Creating An Army
When my oldest son was twelve years old, I made the mistake of purchasing him a shirt without him being present. I thought it would look so great on him. I came home with a huge smile on my face as I shared with him that I had a surprise. His giant smile turned to a disgusted face as I pulled a pink polo shirt out of the bag.
“Are you serious?” he said with the disgust still lingering on his face. I loved it when boys wore pink, and I spent the next few minutes explaining to him that it was cool for boys to wear pink and that he should just give it a try. He did not give it a try. He did not think that his mother’s style advice was worth taking.
So that adorable pink polo hung in his closet for months until one day everything changed. It was early on a Sunday morning and we were rushing around to head out the door for church when I saw him walking down the stairs. His black Converse shoes and denim jeans were a normal sight, but I stopped in my tracks when I noticed he was wearing the pink polo. I tried to act calm and not make a scene, but he noticed my shock and confusion and casually said, “Donnie told me real men wear pink.”

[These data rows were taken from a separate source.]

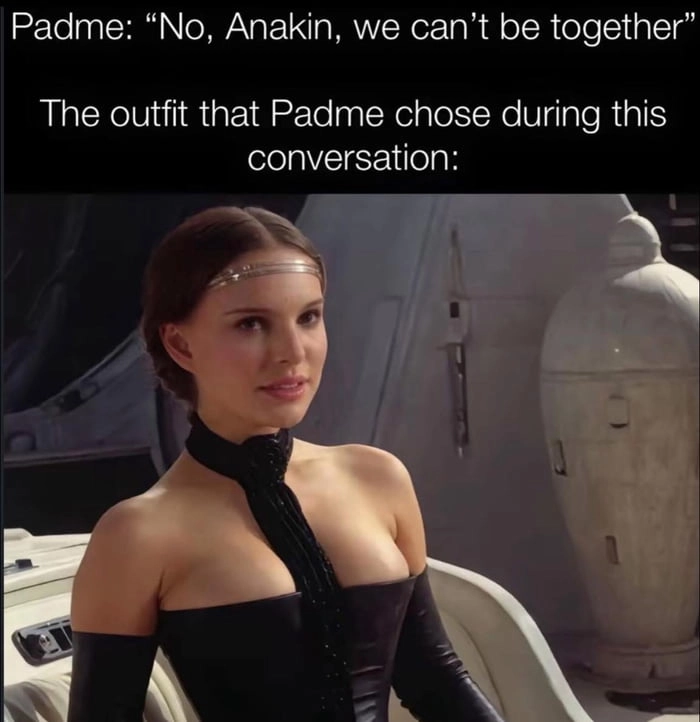 
    I feel the force between my legs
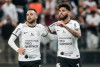 FPF confirma horrios e detalhes de transmisso de jogos do Corinthians na primeira fase do Paulista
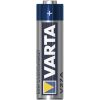 Alkaliska Elektronikbatterier BATTERI ELEKT V23GA 8LR23 12V – miniatyr 2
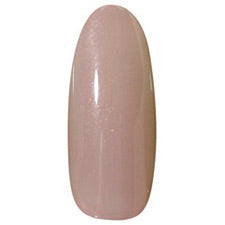 404 4g Color Gel LEAFGEL PREMIUM
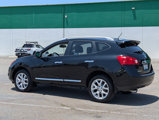 Used 2013 Nissan Rogue SL image 5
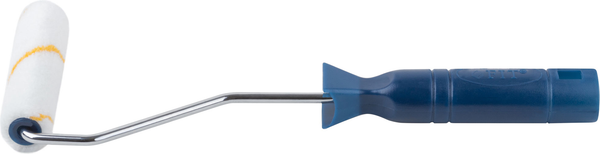 Валик малярный FIT Мини / 02686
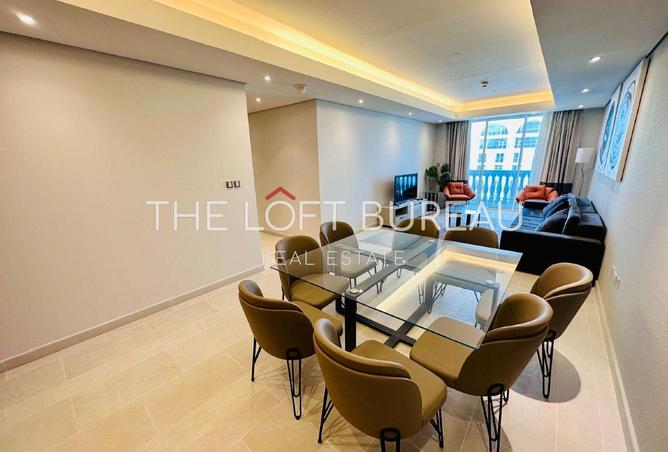 1011836 - صورة العقار 3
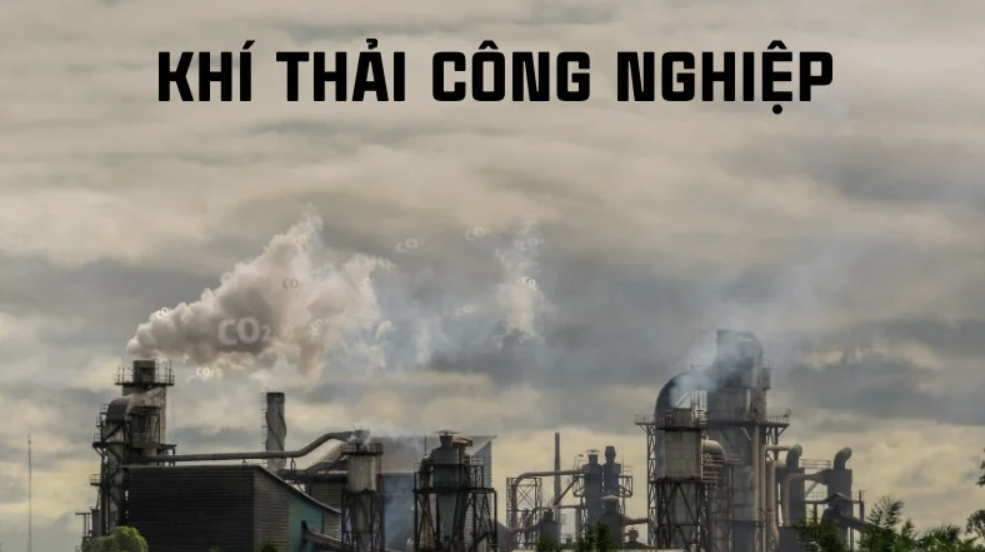 he-thong-xu-ly-khi-thai-cong-nghiep-2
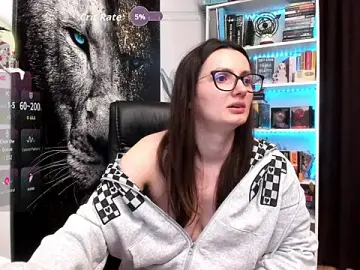 Stripchat Best live sex cam show of CrissNight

I could write a whole book about moments like this. Moments when I get so tired of trying to convince my boys of something, but then another important person in their life says it just one time and they’re all in. This, among many other reasons, is why I believe it is so important to create an “army” around your children.
You see, Donnie worked with me at the church and would often hang out with my boys and play video games with them. I scheduled these moments on purpose. I had a handful of men I trusted and unapologetically asked to spend time with my boys. I would ask them to take them to do simple things, such as let my boys help clean out the garage or join them for a simple Saturday lunch.

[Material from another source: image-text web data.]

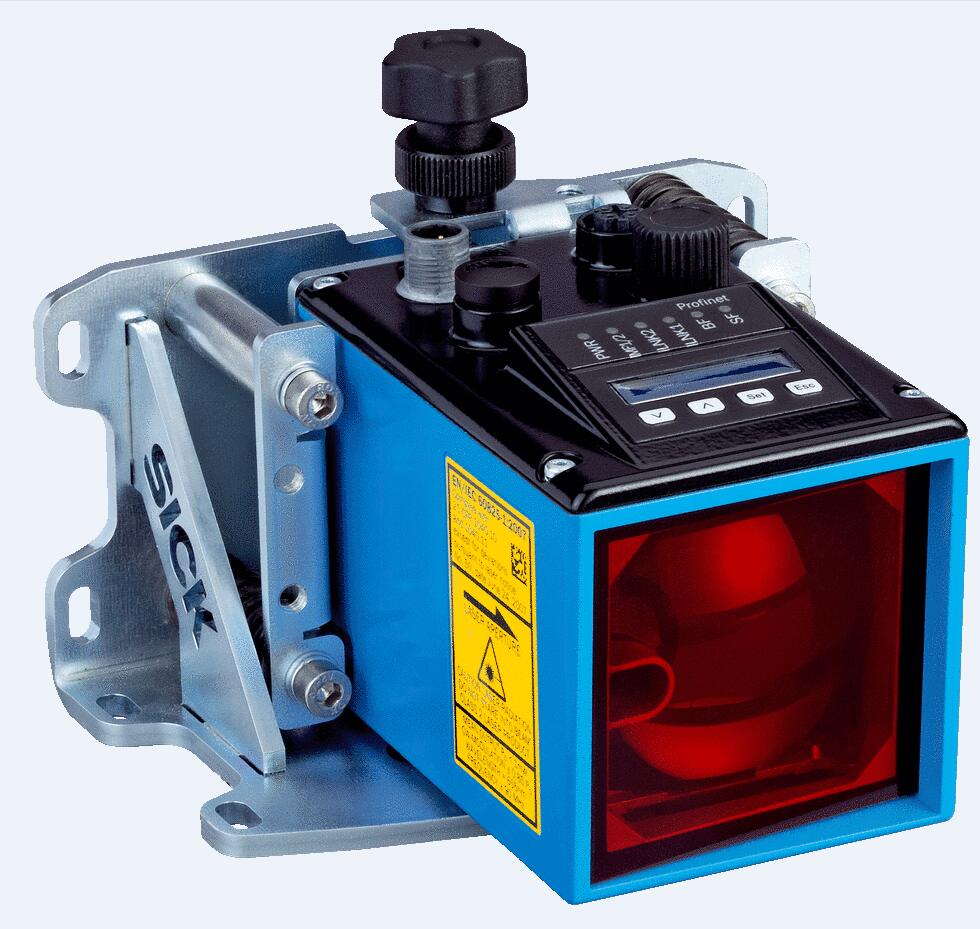 中华人民共和国船舶吨税暂行条例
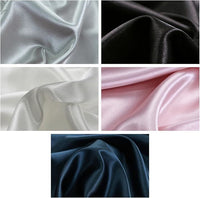 Background Cloth Back Paper Nijimomo
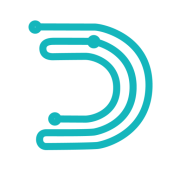 DeepSig
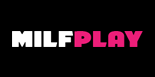 Milfplay.com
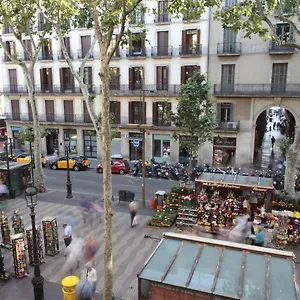 https://rambla-102.topbarcelonahotels.com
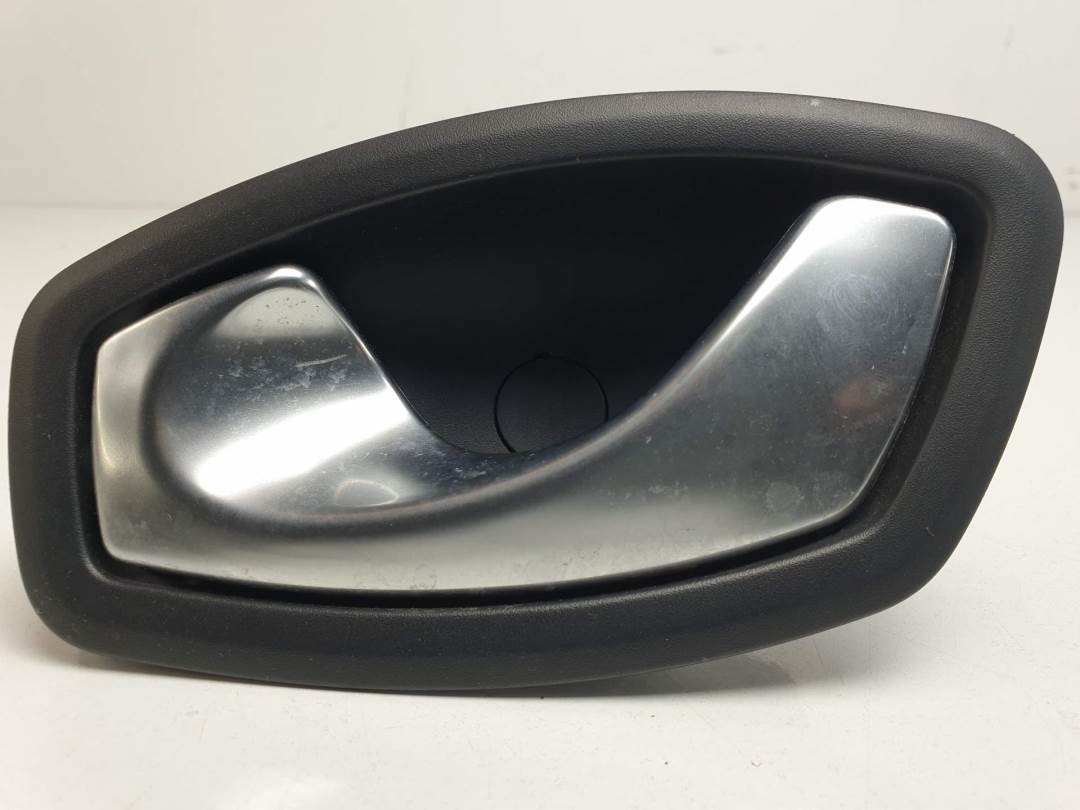MANETA INTERIOR TRASERA IZQUIERDA - 806700006R - RENAULT - LAGUNA III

So the shirt was more than a pink polo to me. It was a symbol of an army that surrounded my boys, showing them what a godly man looks like in the day-in and day-out happenings. I wanted them to believe that real men do wear pink, are kind to other people, clean out their cars, tip the waitress, and spend time pouring into boys being raised by single moms. I wanted them to believe that real men exist. I wanted them to believe they could easily grow up to be one of those men.

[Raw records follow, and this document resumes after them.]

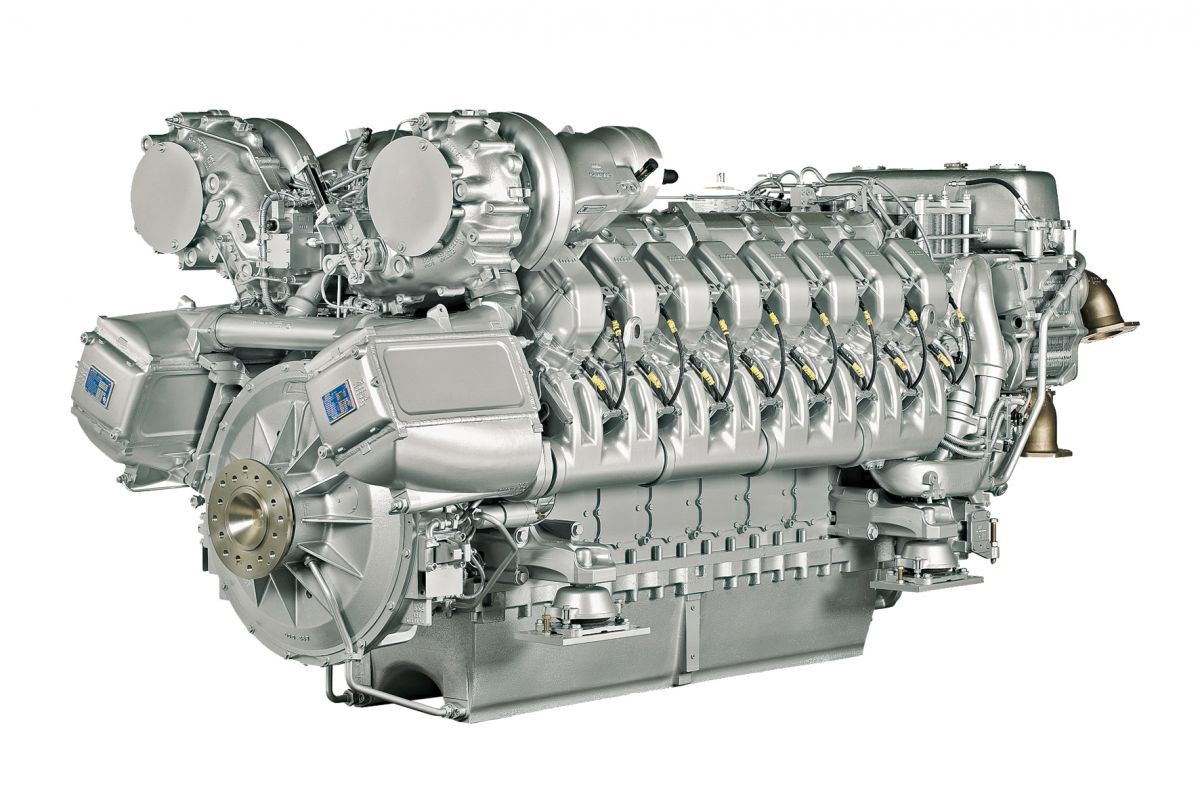 Nếu động cơ Batu của Thổ Nhĩ Kỳ thành công, Ankara sẽ lắp loại động cơ này vào xe tăng chủ lực Altay trong phiên bản tiếp theo. Batu có lẽ là niềm tự hào của ngành công nghiệp Thổ Nhĩ Kỳ nói chung và công nghiệp quốc phòng nước này nói riêng.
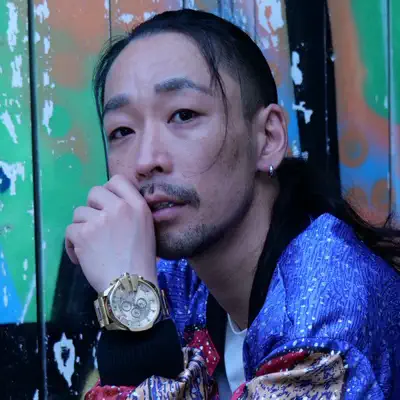 Listen to Banji, watch music videos, read bio, see tour dates & more!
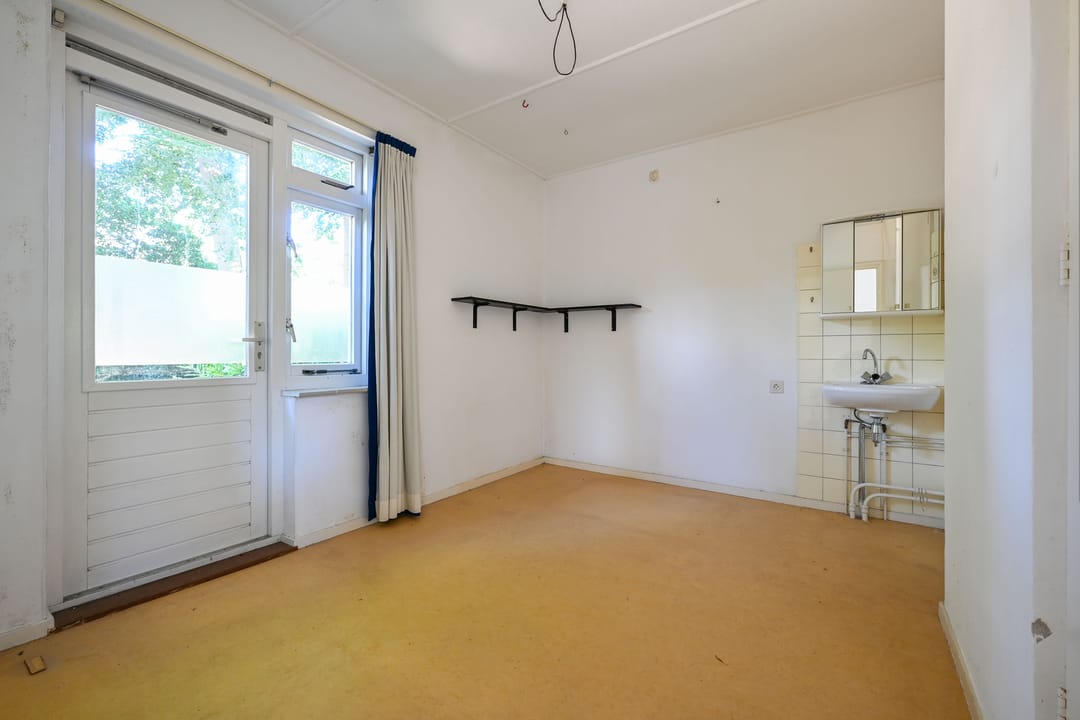 Foto 11 van Ericapark 15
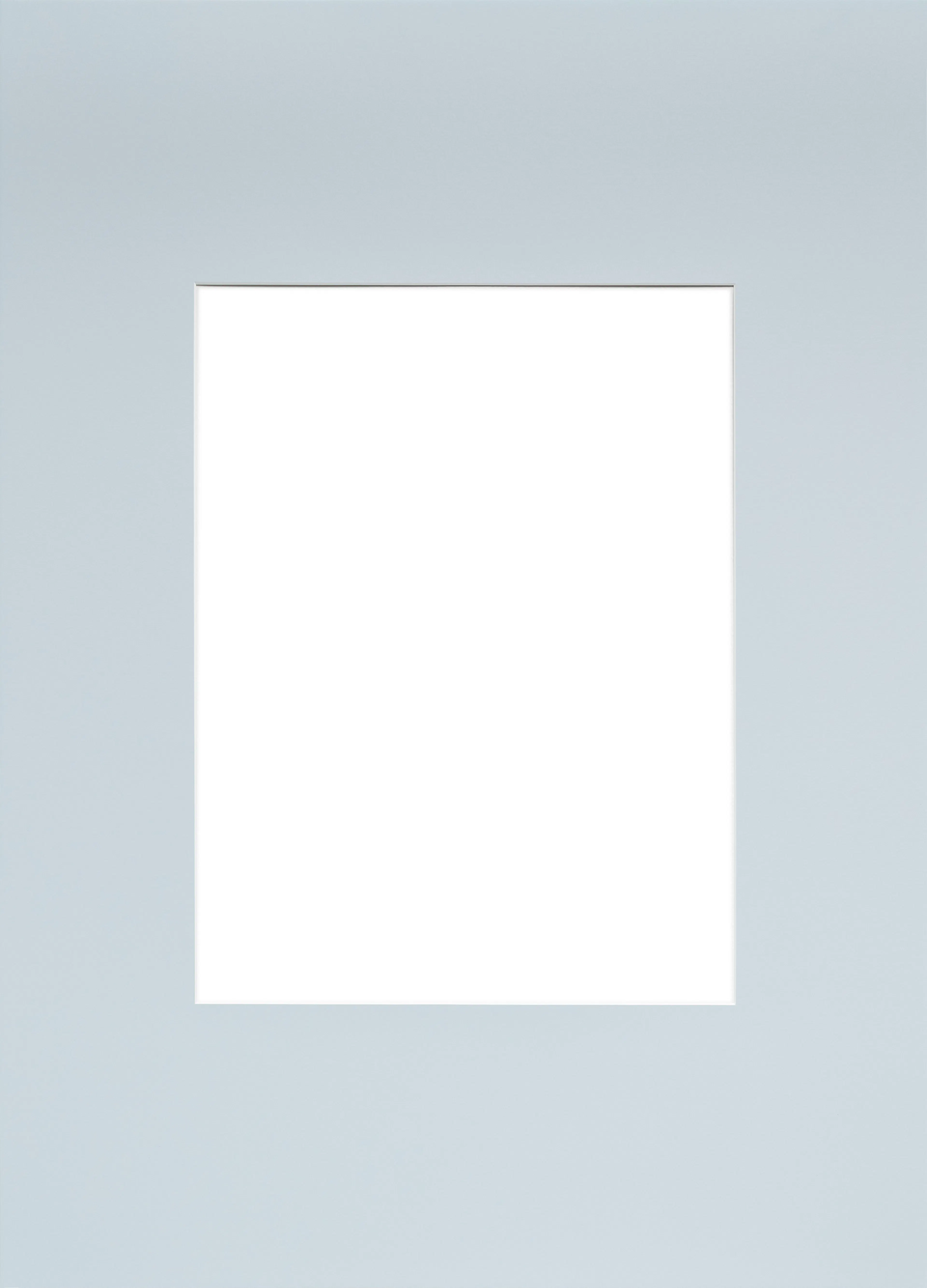 Product image: 2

That little pink-shirt-wearing twelve-year-old is now a senior in high school. One night, feeling overwhelmed with all the things happening in his life, he laid down next to me on the bed and said, “I think I need to call Randy and ask him to lunch.” I knew what this meant. It meant that he was at the end of his rope and he needed more than his momma to listen to him. He needed Randy, a guy who had poured into him for 10 years, to listen and give him advice. He needed others to walk alongside him at this moment. He needed his army.
We are not raising children; we are raising men and women. We must show our children what it looks like to grow up and be good. We need to be adamant about surrounding our children with trusted adults who are on the same page as we are. Be unapologetic about finding an army to help you raise your children. Otherwise, you might waste $20 on a pink polo that will never be worn.